Problem description:
Reproduce each of the entries that follow, exactly.

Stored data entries
□ □ □ □ □
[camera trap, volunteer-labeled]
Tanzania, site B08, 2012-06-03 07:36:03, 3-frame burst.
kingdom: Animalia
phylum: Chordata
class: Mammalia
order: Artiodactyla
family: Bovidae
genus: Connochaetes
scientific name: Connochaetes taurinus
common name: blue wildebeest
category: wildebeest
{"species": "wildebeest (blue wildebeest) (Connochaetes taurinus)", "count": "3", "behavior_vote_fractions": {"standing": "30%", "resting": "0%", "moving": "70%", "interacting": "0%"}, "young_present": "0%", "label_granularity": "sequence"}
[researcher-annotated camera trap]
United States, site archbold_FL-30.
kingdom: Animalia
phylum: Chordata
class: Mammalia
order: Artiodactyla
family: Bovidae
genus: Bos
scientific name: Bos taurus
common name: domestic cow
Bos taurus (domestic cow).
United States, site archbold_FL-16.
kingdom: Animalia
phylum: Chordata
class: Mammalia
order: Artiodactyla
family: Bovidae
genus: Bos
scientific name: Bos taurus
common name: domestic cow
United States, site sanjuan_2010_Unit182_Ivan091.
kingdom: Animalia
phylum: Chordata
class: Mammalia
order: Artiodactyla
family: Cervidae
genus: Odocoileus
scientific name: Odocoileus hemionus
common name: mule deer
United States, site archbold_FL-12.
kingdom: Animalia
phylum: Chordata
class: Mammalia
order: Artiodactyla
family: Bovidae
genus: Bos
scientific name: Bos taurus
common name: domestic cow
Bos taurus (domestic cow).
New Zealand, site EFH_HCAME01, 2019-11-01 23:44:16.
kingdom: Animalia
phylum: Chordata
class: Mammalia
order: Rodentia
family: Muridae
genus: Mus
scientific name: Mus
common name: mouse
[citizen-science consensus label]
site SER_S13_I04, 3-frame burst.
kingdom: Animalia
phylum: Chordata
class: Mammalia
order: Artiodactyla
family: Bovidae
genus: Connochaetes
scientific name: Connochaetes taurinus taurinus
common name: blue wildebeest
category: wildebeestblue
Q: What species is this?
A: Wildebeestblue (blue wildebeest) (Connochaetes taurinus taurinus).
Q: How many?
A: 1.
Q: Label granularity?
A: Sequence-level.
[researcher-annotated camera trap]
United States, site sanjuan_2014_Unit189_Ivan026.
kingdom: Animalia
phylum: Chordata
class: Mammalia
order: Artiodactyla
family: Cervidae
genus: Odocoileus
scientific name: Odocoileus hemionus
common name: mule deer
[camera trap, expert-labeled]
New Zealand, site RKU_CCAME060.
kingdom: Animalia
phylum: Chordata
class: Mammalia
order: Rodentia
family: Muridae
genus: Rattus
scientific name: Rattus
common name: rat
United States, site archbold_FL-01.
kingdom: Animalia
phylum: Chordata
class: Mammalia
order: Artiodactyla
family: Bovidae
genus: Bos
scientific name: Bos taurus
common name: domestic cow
□ □ □ □ □
Solved problem:
[camera trap, volunteer-labeled]
Tanzania, site B08, 2012-06-03 07:36:03, 3-frame burst.
kingdom: Animalia
phylum: Chordata
class: Mammalia
order: Artiodactyla
family: Bovidae
genus: Connochaetes
scientific name: Connochaetes taurinus
common name: blue wildebeest
category: wildebeest
{"species": "wildebeest (blue wildebeest) (Connochaetes taurinus)", "count": "3", "behavior_vote_fractions": {"standing": "30%", "resting": "0%", "moving": "70%", "interacting": "0%"}, "young_present": "0%", "label_granularity": "sequence"}
[researcher-annotated camera trap]
United States, site archbold_FL-30.
kingdom: Animalia
phylum: Chordata
class: Mammalia
order: Artiodactyla
family: Bovidae
genus: Bos
scientific name: Bos taurus
common name: domestic cow
Bos taurus (domestic cow).
United States, site archbold_FL-16.
kingdom: Animalia
phylum: Chordata
class: Mammalia
order: Artiodactyla
family: Bovidae
genus: Bos
scientific name: Bos taurus
common name: domestic cow
United States, site sanjuan_2010_Unit182_Ivan091.
kingdom: Animalia
phylum: Chordata
class: Mammalia
order: Artiodactyla
family: Cervidae
genus: Odocoileus
scientific name: Odocoileus hemionus
common name: mule deer
United States, site archbold_FL-12.
kingdom: Animalia
phylum: Chordata
class: Mammalia
order: Artiodactyla
family: Bovidae
genus: Bos
scientific name: Bos taurus
common name: domestic cow
Bos taurus (domestic cow).
New Zealand, site EFH_HCAME01, 2019-11-01 23:44:16.
kingdom: Animalia
phylum: Chordata
class: Mammalia
order: Rodentia
family: Muridae
genus: Mus
scientific name: Mus
common name: mouse
[citizen-science consensus label]
site SER_S13_I04, 3-frame burst.
kingdom: Animalia
phylum: Chordata
class: Mammalia
order: Artiodactyla
family: Bovidae
genus: Connochaetes
scientific name: Connochaetes taurinus taurinus
common name: blue wildebeest
category: wildebeestblue
Q: What species is this?
A: Wildebeestblue (blue wildebeest) (Connochaetes taurinus taurinus).
Q: How many?
A: 1.
Q: Label granularity?
A: Sequence-level.
[researcher-annotated camera trap]
United States, site sanjuan_2014_Unit189_Ivan026.
kingdom: Animalia
phylum: Chordata
class: Mammalia
order: Artiodactyla
family: Cervidae
genus: Odocoileus
scientific name: Odocoileus hemionus
common name: mule deer
[camera trap, expert-labeled]
New Zealand, site RKU_CCAME060.
kingdom: Animalia
phylum: Chordata
class: Mammalia
order: Rodentia
family: Muridae
genus: Rattus
scientific name: Rattus
common name: rat
United States, site archbold_FL-01.
kingdom: Animalia
phylum: Chordata
class: Mammalia
order: Artiodactyla
family: Bovidae
genus: Bos
scientific name: Bos taurus
common name: domestic cow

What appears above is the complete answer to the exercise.